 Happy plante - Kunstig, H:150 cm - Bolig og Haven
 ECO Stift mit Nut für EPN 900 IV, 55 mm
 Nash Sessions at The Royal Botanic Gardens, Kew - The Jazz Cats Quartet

--

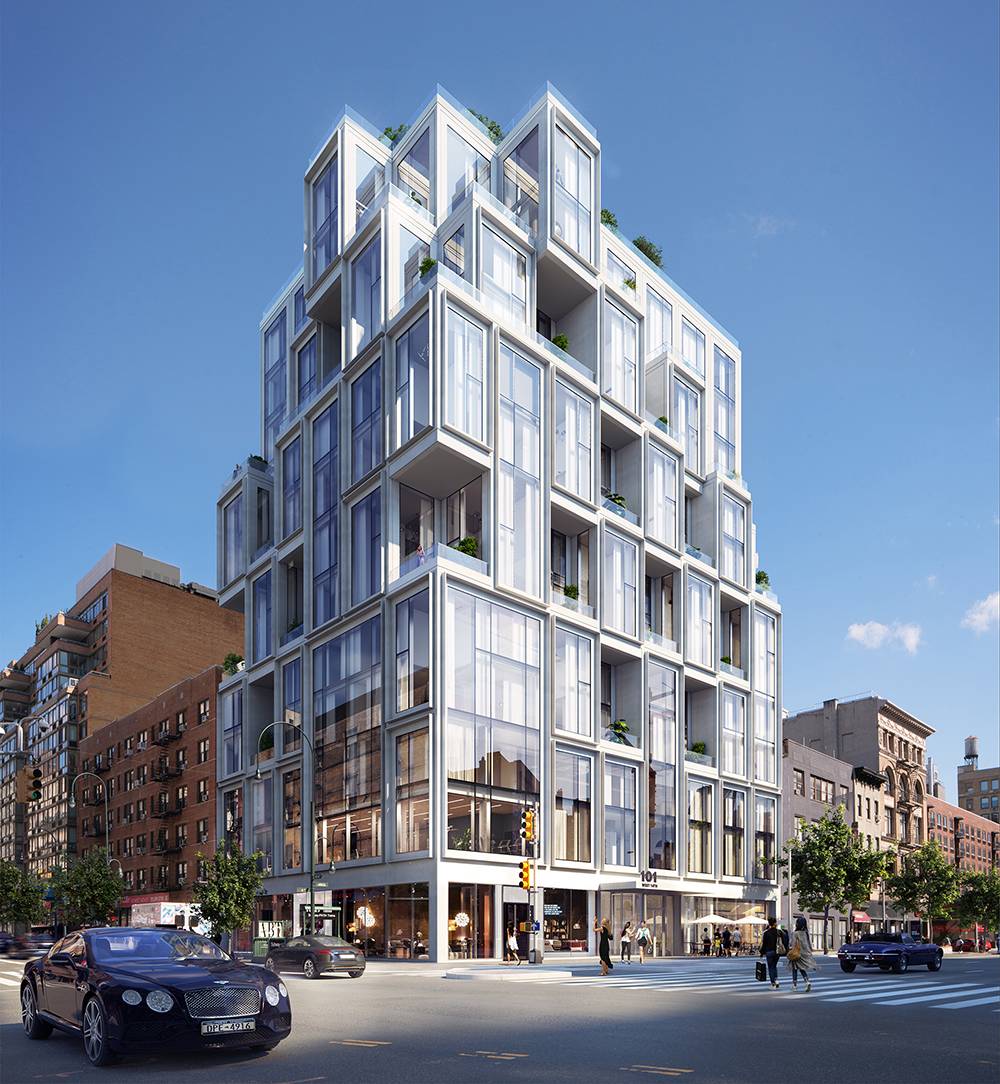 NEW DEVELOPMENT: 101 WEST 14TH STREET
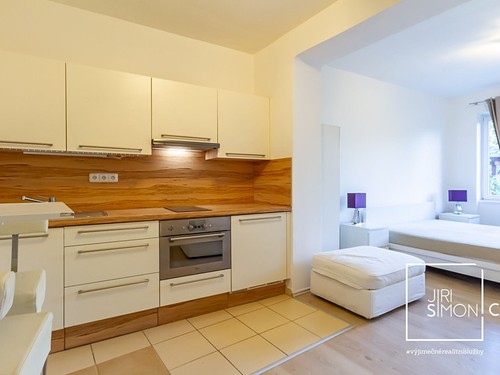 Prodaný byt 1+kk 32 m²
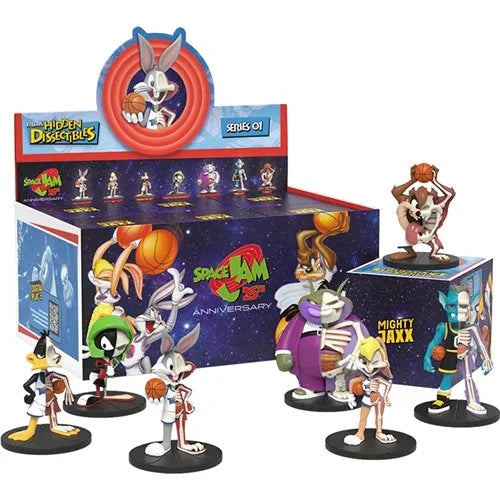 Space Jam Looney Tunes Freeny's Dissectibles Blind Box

▶ **Task to carry out**
Retype the records starting with the line that contains "Happy plante - Kunstig, H:150" and going on through the line that contains "Nash Sessions at".

▶ **Response to this task**
 Happy plante - Kunstig, H:150 cm - Bolig og Haven
 ECO Stift mit Nut für EPN 900 IV, 55 mm
 Nash Sessions at The Royal Botanic Gardens, Kew - The Jazz Cats Quartet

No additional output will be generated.